No singer is more closely associated with James Bond than Welsh diva Shirley Bassey. She was already a popular nightclub draw in America when John Barry tapped her for Goldfinger in 1964. It would become the composer's personal favorite of the Bond titles. "Shirley Bassey was perfect casting," he later gushed. "She brought such conviction to it."
Bassey would contribute her inimitable delivery in service of 007 on two more occasions, for Diamonds Are Forever (1971) and Moonraker (1979). (A fourth, "Mr. Kiss Kiss Bang Bang," was recorded for Thunderball, but dropped in favor of Tom Jones's title tune.) Although she turned 61 this past January, Bassey still performs to packed houses. So why must Bond fans be subjected to the simpering likes of A-Ha ("The Living Daylights") and Sheryl Crow?

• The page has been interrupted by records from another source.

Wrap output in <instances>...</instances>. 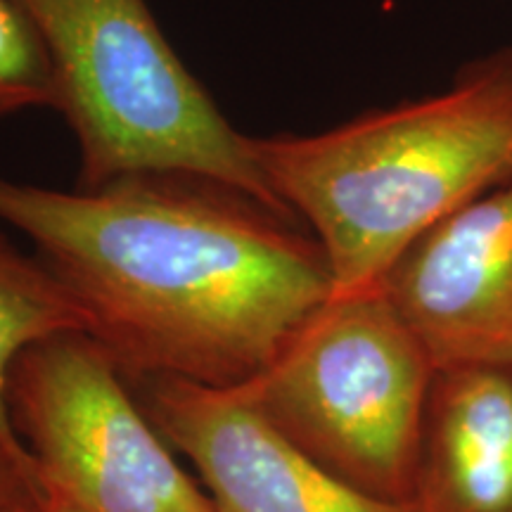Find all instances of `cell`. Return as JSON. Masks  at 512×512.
<instances>
[{
    "label": "cell",
    "mask_w": 512,
    "mask_h": 512,
    "mask_svg": "<svg viewBox=\"0 0 512 512\" xmlns=\"http://www.w3.org/2000/svg\"><path fill=\"white\" fill-rule=\"evenodd\" d=\"M43 496L34 463H24L0 444V512L31 508Z\"/></svg>",
    "instance_id": "obj_11"
},
{
    "label": "cell",
    "mask_w": 512,
    "mask_h": 512,
    "mask_svg": "<svg viewBox=\"0 0 512 512\" xmlns=\"http://www.w3.org/2000/svg\"><path fill=\"white\" fill-rule=\"evenodd\" d=\"M62 332H88L81 306L41 259H31L0 233V444L24 463L34 458L10 418V368L31 344Z\"/></svg>",
    "instance_id": "obj_9"
},
{
    "label": "cell",
    "mask_w": 512,
    "mask_h": 512,
    "mask_svg": "<svg viewBox=\"0 0 512 512\" xmlns=\"http://www.w3.org/2000/svg\"><path fill=\"white\" fill-rule=\"evenodd\" d=\"M19 3L41 31L60 91L57 112L79 143L76 188L174 171L230 185L294 221L268 188L249 136L190 74L147 0Z\"/></svg>",
    "instance_id": "obj_3"
},
{
    "label": "cell",
    "mask_w": 512,
    "mask_h": 512,
    "mask_svg": "<svg viewBox=\"0 0 512 512\" xmlns=\"http://www.w3.org/2000/svg\"><path fill=\"white\" fill-rule=\"evenodd\" d=\"M36 505V503H34ZM34 505H31V508H34ZM31 508H24V510H17V512H31Z\"/></svg>",
    "instance_id": "obj_13"
},
{
    "label": "cell",
    "mask_w": 512,
    "mask_h": 512,
    "mask_svg": "<svg viewBox=\"0 0 512 512\" xmlns=\"http://www.w3.org/2000/svg\"><path fill=\"white\" fill-rule=\"evenodd\" d=\"M434 373L418 335L373 290L330 297L233 389L339 482L408 508Z\"/></svg>",
    "instance_id": "obj_4"
},
{
    "label": "cell",
    "mask_w": 512,
    "mask_h": 512,
    "mask_svg": "<svg viewBox=\"0 0 512 512\" xmlns=\"http://www.w3.org/2000/svg\"><path fill=\"white\" fill-rule=\"evenodd\" d=\"M126 382L159 434L197 467L214 512H408L339 482L235 389L166 375Z\"/></svg>",
    "instance_id": "obj_6"
},
{
    "label": "cell",
    "mask_w": 512,
    "mask_h": 512,
    "mask_svg": "<svg viewBox=\"0 0 512 512\" xmlns=\"http://www.w3.org/2000/svg\"><path fill=\"white\" fill-rule=\"evenodd\" d=\"M380 290L437 370L512 366V181L422 235Z\"/></svg>",
    "instance_id": "obj_7"
},
{
    "label": "cell",
    "mask_w": 512,
    "mask_h": 512,
    "mask_svg": "<svg viewBox=\"0 0 512 512\" xmlns=\"http://www.w3.org/2000/svg\"><path fill=\"white\" fill-rule=\"evenodd\" d=\"M408 512H512V366L434 373Z\"/></svg>",
    "instance_id": "obj_8"
},
{
    "label": "cell",
    "mask_w": 512,
    "mask_h": 512,
    "mask_svg": "<svg viewBox=\"0 0 512 512\" xmlns=\"http://www.w3.org/2000/svg\"><path fill=\"white\" fill-rule=\"evenodd\" d=\"M249 147L328 256L332 297L380 290L422 235L512 181V48L472 62L444 93L313 136H249Z\"/></svg>",
    "instance_id": "obj_2"
},
{
    "label": "cell",
    "mask_w": 512,
    "mask_h": 512,
    "mask_svg": "<svg viewBox=\"0 0 512 512\" xmlns=\"http://www.w3.org/2000/svg\"><path fill=\"white\" fill-rule=\"evenodd\" d=\"M0 221L34 240L128 380L240 387L332 297L316 238L209 178L140 171L62 192L0 176Z\"/></svg>",
    "instance_id": "obj_1"
},
{
    "label": "cell",
    "mask_w": 512,
    "mask_h": 512,
    "mask_svg": "<svg viewBox=\"0 0 512 512\" xmlns=\"http://www.w3.org/2000/svg\"><path fill=\"white\" fill-rule=\"evenodd\" d=\"M31 512H83L79 505H74L69 498L57 494V491L43 489V496L38 498Z\"/></svg>",
    "instance_id": "obj_12"
},
{
    "label": "cell",
    "mask_w": 512,
    "mask_h": 512,
    "mask_svg": "<svg viewBox=\"0 0 512 512\" xmlns=\"http://www.w3.org/2000/svg\"><path fill=\"white\" fill-rule=\"evenodd\" d=\"M41 107H60L53 60L27 8L0 0V117Z\"/></svg>",
    "instance_id": "obj_10"
},
{
    "label": "cell",
    "mask_w": 512,
    "mask_h": 512,
    "mask_svg": "<svg viewBox=\"0 0 512 512\" xmlns=\"http://www.w3.org/2000/svg\"><path fill=\"white\" fill-rule=\"evenodd\" d=\"M8 408L43 489L83 512H214L88 332L24 349L10 368Z\"/></svg>",
    "instance_id": "obj_5"
}]
</instances>
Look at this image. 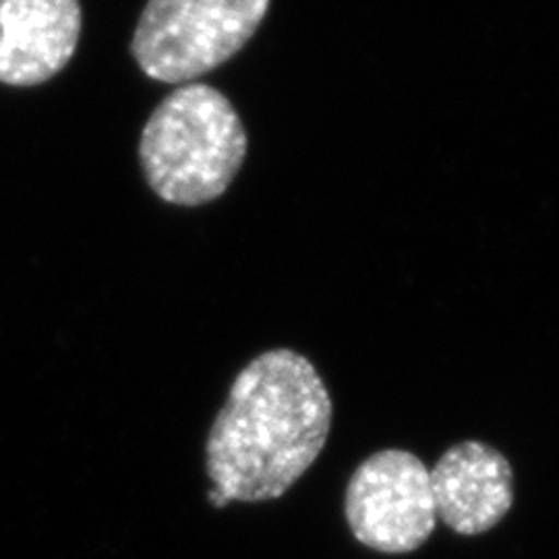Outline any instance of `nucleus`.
I'll return each instance as SVG.
<instances>
[{
    "mask_svg": "<svg viewBox=\"0 0 559 559\" xmlns=\"http://www.w3.org/2000/svg\"><path fill=\"white\" fill-rule=\"evenodd\" d=\"M334 404L313 362L290 348L240 369L205 443L214 508L278 500L320 459Z\"/></svg>",
    "mask_w": 559,
    "mask_h": 559,
    "instance_id": "1",
    "label": "nucleus"
},
{
    "mask_svg": "<svg viewBox=\"0 0 559 559\" xmlns=\"http://www.w3.org/2000/svg\"><path fill=\"white\" fill-rule=\"evenodd\" d=\"M80 0H0V83L52 80L80 44Z\"/></svg>",
    "mask_w": 559,
    "mask_h": 559,
    "instance_id": "6",
    "label": "nucleus"
},
{
    "mask_svg": "<svg viewBox=\"0 0 559 559\" xmlns=\"http://www.w3.org/2000/svg\"><path fill=\"white\" fill-rule=\"evenodd\" d=\"M245 156L247 133L235 106L205 83H185L168 94L141 133L143 177L175 205L218 200Z\"/></svg>",
    "mask_w": 559,
    "mask_h": 559,
    "instance_id": "2",
    "label": "nucleus"
},
{
    "mask_svg": "<svg viewBox=\"0 0 559 559\" xmlns=\"http://www.w3.org/2000/svg\"><path fill=\"white\" fill-rule=\"evenodd\" d=\"M436 514L448 528L477 537L496 528L514 503V473L500 450L460 441L429 471Z\"/></svg>",
    "mask_w": 559,
    "mask_h": 559,
    "instance_id": "5",
    "label": "nucleus"
},
{
    "mask_svg": "<svg viewBox=\"0 0 559 559\" xmlns=\"http://www.w3.org/2000/svg\"><path fill=\"white\" fill-rule=\"evenodd\" d=\"M344 516L355 539L373 551H417L438 524L429 468L406 450L376 452L346 485Z\"/></svg>",
    "mask_w": 559,
    "mask_h": 559,
    "instance_id": "4",
    "label": "nucleus"
},
{
    "mask_svg": "<svg viewBox=\"0 0 559 559\" xmlns=\"http://www.w3.org/2000/svg\"><path fill=\"white\" fill-rule=\"evenodd\" d=\"M270 0H147L131 52L150 80L193 83L253 38Z\"/></svg>",
    "mask_w": 559,
    "mask_h": 559,
    "instance_id": "3",
    "label": "nucleus"
}]
</instances>
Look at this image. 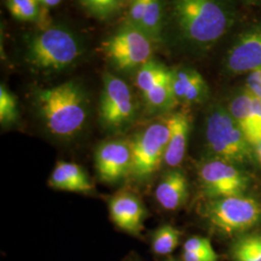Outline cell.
Masks as SVG:
<instances>
[{"mask_svg":"<svg viewBox=\"0 0 261 261\" xmlns=\"http://www.w3.org/2000/svg\"><path fill=\"white\" fill-rule=\"evenodd\" d=\"M236 0H172L171 17L179 40L196 51L214 47L239 18Z\"/></svg>","mask_w":261,"mask_h":261,"instance_id":"1","label":"cell"},{"mask_svg":"<svg viewBox=\"0 0 261 261\" xmlns=\"http://www.w3.org/2000/svg\"><path fill=\"white\" fill-rule=\"evenodd\" d=\"M38 112L47 130L61 139H71L84 130L88 103L80 85L68 82L36 95Z\"/></svg>","mask_w":261,"mask_h":261,"instance_id":"2","label":"cell"},{"mask_svg":"<svg viewBox=\"0 0 261 261\" xmlns=\"http://www.w3.org/2000/svg\"><path fill=\"white\" fill-rule=\"evenodd\" d=\"M205 140L211 158L244 164L252 158V145L227 108L214 105L206 115Z\"/></svg>","mask_w":261,"mask_h":261,"instance_id":"3","label":"cell"},{"mask_svg":"<svg viewBox=\"0 0 261 261\" xmlns=\"http://www.w3.org/2000/svg\"><path fill=\"white\" fill-rule=\"evenodd\" d=\"M81 55V45L71 32L49 28L30 38L27 59L37 69L53 72L72 65Z\"/></svg>","mask_w":261,"mask_h":261,"instance_id":"4","label":"cell"},{"mask_svg":"<svg viewBox=\"0 0 261 261\" xmlns=\"http://www.w3.org/2000/svg\"><path fill=\"white\" fill-rule=\"evenodd\" d=\"M202 214L216 231L241 233L261 223V203L245 195L210 198L206 200Z\"/></svg>","mask_w":261,"mask_h":261,"instance_id":"5","label":"cell"},{"mask_svg":"<svg viewBox=\"0 0 261 261\" xmlns=\"http://www.w3.org/2000/svg\"><path fill=\"white\" fill-rule=\"evenodd\" d=\"M171 134V114L152 122L130 140L132 167L130 175L145 181L164 164Z\"/></svg>","mask_w":261,"mask_h":261,"instance_id":"6","label":"cell"},{"mask_svg":"<svg viewBox=\"0 0 261 261\" xmlns=\"http://www.w3.org/2000/svg\"><path fill=\"white\" fill-rule=\"evenodd\" d=\"M103 48L114 66L123 71L140 69L151 61L153 55L151 39L140 28L130 24L109 38Z\"/></svg>","mask_w":261,"mask_h":261,"instance_id":"7","label":"cell"},{"mask_svg":"<svg viewBox=\"0 0 261 261\" xmlns=\"http://www.w3.org/2000/svg\"><path fill=\"white\" fill-rule=\"evenodd\" d=\"M198 182L207 199L242 196L249 188V179L231 163L209 158L198 168Z\"/></svg>","mask_w":261,"mask_h":261,"instance_id":"8","label":"cell"},{"mask_svg":"<svg viewBox=\"0 0 261 261\" xmlns=\"http://www.w3.org/2000/svg\"><path fill=\"white\" fill-rule=\"evenodd\" d=\"M137 107L129 85L112 74L103 75L100 118L103 127L120 130L135 119Z\"/></svg>","mask_w":261,"mask_h":261,"instance_id":"9","label":"cell"},{"mask_svg":"<svg viewBox=\"0 0 261 261\" xmlns=\"http://www.w3.org/2000/svg\"><path fill=\"white\" fill-rule=\"evenodd\" d=\"M232 75L250 74L261 68V22L249 24L235 36L224 60Z\"/></svg>","mask_w":261,"mask_h":261,"instance_id":"10","label":"cell"},{"mask_svg":"<svg viewBox=\"0 0 261 261\" xmlns=\"http://www.w3.org/2000/svg\"><path fill=\"white\" fill-rule=\"evenodd\" d=\"M95 167L100 179L106 183H117L130 173L132 151L130 141L112 140L98 146Z\"/></svg>","mask_w":261,"mask_h":261,"instance_id":"11","label":"cell"},{"mask_svg":"<svg viewBox=\"0 0 261 261\" xmlns=\"http://www.w3.org/2000/svg\"><path fill=\"white\" fill-rule=\"evenodd\" d=\"M112 221L121 230L139 236L143 229L146 210L140 197L129 191H122L109 202Z\"/></svg>","mask_w":261,"mask_h":261,"instance_id":"12","label":"cell"},{"mask_svg":"<svg viewBox=\"0 0 261 261\" xmlns=\"http://www.w3.org/2000/svg\"><path fill=\"white\" fill-rule=\"evenodd\" d=\"M171 86L177 103H201L208 95V86L203 76L189 67L171 70Z\"/></svg>","mask_w":261,"mask_h":261,"instance_id":"13","label":"cell"},{"mask_svg":"<svg viewBox=\"0 0 261 261\" xmlns=\"http://www.w3.org/2000/svg\"><path fill=\"white\" fill-rule=\"evenodd\" d=\"M227 110L252 146L261 142V130L254 116L252 95L246 88L234 94Z\"/></svg>","mask_w":261,"mask_h":261,"instance_id":"14","label":"cell"},{"mask_svg":"<svg viewBox=\"0 0 261 261\" xmlns=\"http://www.w3.org/2000/svg\"><path fill=\"white\" fill-rule=\"evenodd\" d=\"M188 196L189 183L186 175L175 168L163 175L155 191L159 204L168 211L179 209L186 202Z\"/></svg>","mask_w":261,"mask_h":261,"instance_id":"15","label":"cell"},{"mask_svg":"<svg viewBox=\"0 0 261 261\" xmlns=\"http://www.w3.org/2000/svg\"><path fill=\"white\" fill-rule=\"evenodd\" d=\"M48 184L56 190L75 193H90L93 190V184L84 168L64 161L57 162Z\"/></svg>","mask_w":261,"mask_h":261,"instance_id":"16","label":"cell"},{"mask_svg":"<svg viewBox=\"0 0 261 261\" xmlns=\"http://www.w3.org/2000/svg\"><path fill=\"white\" fill-rule=\"evenodd\" d=\"M190 130L189 114L183 112L171 113V134L164 160V164L168 168H176L185 158Z\"/></svg>","mask_w":261,"mask_h":261,"instance_id":"17","label":"cell"},{"mask_svg":"<svg viewBox=\"0 0 261 261\" xmlns=\"http://www.w3.org/2000/svg\"><path fill=\"white\" fill-rule=\"evenodd\" d=\"M169 80H171V70L153 60L140 67L136 77L137 86L142 94Z\"/></svg>","mask_w":261,"mask_h":261,"instance_id":"18","label":"cell"},{"mask_svg":"<svg viewBox=\"0 0 261 261\" xmlns=\"http://www.w3.org/2000/svg\"><path fill=\"white\" fill-rule=\"evenodd\" d=\"M142 95L151 112H168L177 103L172 90L171 80L159 84Z\"/></svg>","mask_w":261,"mask_h":261,"instance_id":"19","label":"cell"},{"mask_svg":"<svg viewBox=\"0 0 261 261\" xmlns=\"http://www.w3.org/2000/svg\"><path fill=\"white\" fill-rule=\"evenodd\" d=\"M181 231L170 224H164L154 231L151 239V249L157 255H168L179 245Z\"/></svg>","mask_w":261,"mask_h":261,"instance_id":"20","label":"cell"},{"mask_svg":"<svg viewBox=\"0 0 261 261\" xmlns=\"http://www.w3.org/2000/svg\"><path fill=\"white\" fill-rule=\"evenodd\" d=\"M232 261H261V234H248L237 239L231 248Z\"/></svg>","mask_w":261,"mask_h":261,"instance_id":"21","label":"cell"},{"mask_svg":"<svg viewBox=\"0 0 261 261\" xmlns=\"http://www.w3.org/2000/svg\"><path fill=\"white\" fill-rule=\"evenodd\" d=\"M140 29L151 40L161 38L163 29V6L161 0H148Z\"/></svg>","mask_w":261,"mask_h":261,"instance_id":"22","label":"cell"},{"mask_svg":"<svg viewBox=\"0 0 261 261\" xmlns=\"http://www.w3.org/2000/svg\"><path fill=\"white\" fill-rule=\"evenodd\" d=\"M6 6L10 14L19 20L33 21L39 17L37 0H6Z\"/></svg>","mask_w":261,"mask_h":261,"instance_id":"23","label":"cell"},{"mask_svg":"<svg viewBox=\"0 0 261 261\" xmlns=\"http://www.w3.org/2000/svg\"><path fill=\"white\" fill-rule=\"evenodd\" d=\"M18 118V105L15 96L4 84L0 86V122L2 125L12 124Z\"/></svg>","mask_w":261,"mask_h":261,"instance_id":"24","label":"cell"},{"mask_svg":"<svg viewBox=\"0 0 261 261\" xmlns=\"http://www.w3.org/2000/svg\"><path fill=\"white\" fill-rule=\"evenodd\" d=\"M80 2L90 14L100 19H107L119 10L121 0H80Z\"/></svg>","mask_w":261,"mask_h":261,"instance_id":"25","label":"cell"},{"mask_svg":"<svg viewBox=\"0 0 261 261\" xmlns=\"http://www.w3.org/2000/svg\"><path fill=\"white\" fill-rule=\"evenodd\" d=\"M183 252L216 253L210 240L201 236H193L187 239L183 245Z\"/></svg>","mask_w":261,"mask_h":261,"instance_id":"26","label":"cell"},{"mask_svg":"<svg viewBox=\"0 0 261 261\" xmlns=\"http://www.w3.org/2000/svg\"><path fill=\"white\" fill-rule=\"evenodd\" d=\"M147 3H148V0H132L130 13H129L130 25L140 28V24H141Z\"/></svg>","mask_w":261,"mask_h":261,"instance_id":"27","label":"cell"},{"mask_svg":"<svg viewBox=\"0 0 261 261\" xmlns=\"http://www.w3.org/2000/svg\"><path fill=\"white\" fill-rule=\"evenodd\" d=\"M245 88L252 97L261 101V80L254 72L248 74Z\"/></svg>","mask_w":261,"mask_h":261,"instance_id":"28","label":"cell"},{"mask_svg":"<svg viewBox=\"0 0 261 261\" xmlns=\"http://www.w3.org/2000/svg\"><path fill=\"white\" fill-rule=\"evenodd\" d=\"M218 254L216 253H203V252H183L182 261H218Z\"/></svg>","mask_w":261,"mask_h":261,"instance_id":"29","label":"cell"},{"mask_svg":"<svg viewBox=\"0 0 261 261\" xmlns=\"http://www.w3.org/2000/svg\"><path fill=\"white\" fill-rule=\"evenodd\" d=\"M252 108H253V112H254V116L257 122V125L259 127L261 130V101L252 97Z\"/></svg>","mask_w":261,"mask_h":261,"instance_id":"30","label":"cell"},{"mask_svg":"<svg viewBox=\"0 0 261 261\" xmlns=\"http://www.w3.org/2000/svg\"><path fill=\"white\" fill-rule=\"evenodd\" d=\"M62 0H37L38 3L45 6V7H56L60 4Z\"/></svg>","mask_w":261,"mask_h":261,"instance_id":"31","label":"cell"},{"mask_svg":"<svg viewBox=\"0 0 261 261\" xmlns=\"http://www.w3.org/2000/svg\"><path fill=\"white\" fill-rule=\"evenodd\" d=\"M239 3L243 4H248V5H253V6H258L261 7V0H236Z\"/></svg>","mask_w":261,"mask_h":261,"instance_id":"32","label":"cell"},{"mask_svg":"<svg viewBox=\"0 0 261 261\" xmlns=\"http://www.w3.org/2000/svg\"><path fill=\"white\" fill-rule=\"evenodd\" d=\"M254 147H255V149H254L255 155H256V157H257V159L259 160V162L261 163V142H259L257 145H255Z\"/></svg>","mask_w":261,"mask_h":261,"instance_id":"33","label":"cell"},{"mask_svg":"<svg viewBox=\"0 0 261 261\" xmlns=\"http://www.w3.org/2000/svg\"><path fill=\"white\" fill-rule=\"evenodd\" d=\"M254 73H255V74L257 75V76L261 80V68L260 69H258V70H256V71H254Z\"/></svg>","mask_w":261,"mask_h":261,"instance_id":"34","label":"cell"},{"mask_svg":"<svg viewBox=\"0 0 261 261\" xmlns=\"http://www.w3.org/2000/svg\"><path fill=\"white\" fill-rule=\"evenodd\" d=\"M166 261H174V259H173V258H168V259H167Z\"/></svg>","mask_w":261,"mask_h":261,"instance_id":"35","label":"cell"},{"mask_svg":"<svg viewBox=\"0 0 261 261\" xmlns=\"http://www.w3.org/2000/svg\"><path fill=\"white\" fill-rule=\"evenodd\" d=\"M174 261H182V260H178V259H174Z\"/></svg>","mask_w":261,"mask_h":261,"instance_id":"36","label":"cell"}]
</instances>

David Arnold blames the boys in accounting. When he wrote "Surrender" for Tomorrow Never Dies, he had Bassey in mind for the track. "The world is ready for another Shirley Bassey Bond theme," insists the master. "But in marketing terms, it wasn't going to make sense."
Like the best of the Bond songs, Bassey epitomizes the idea that if you don't fret about being contemporary, you have a much better chance of maturing into a timeless classic. That's why the Propellerheads composed "History Repeating" (featured on their new Decksanddrumsandrockandroll) for her. "She's wicked," insists Alex Gifford. "We just wanted her to play the part of someone who's been there, seen it, done it... who's above the bollocks of hype and fashion."
"They say the next big thing is here/That the revolution's near/But to me it seems quite clear/That it's all just a little bit of history repeating," purrs Bassey over a bossa nova beat. The new breed of Bond producers would be wise to listen closely to what she's singing. Miss Shirley Bassey is overdue for an encore.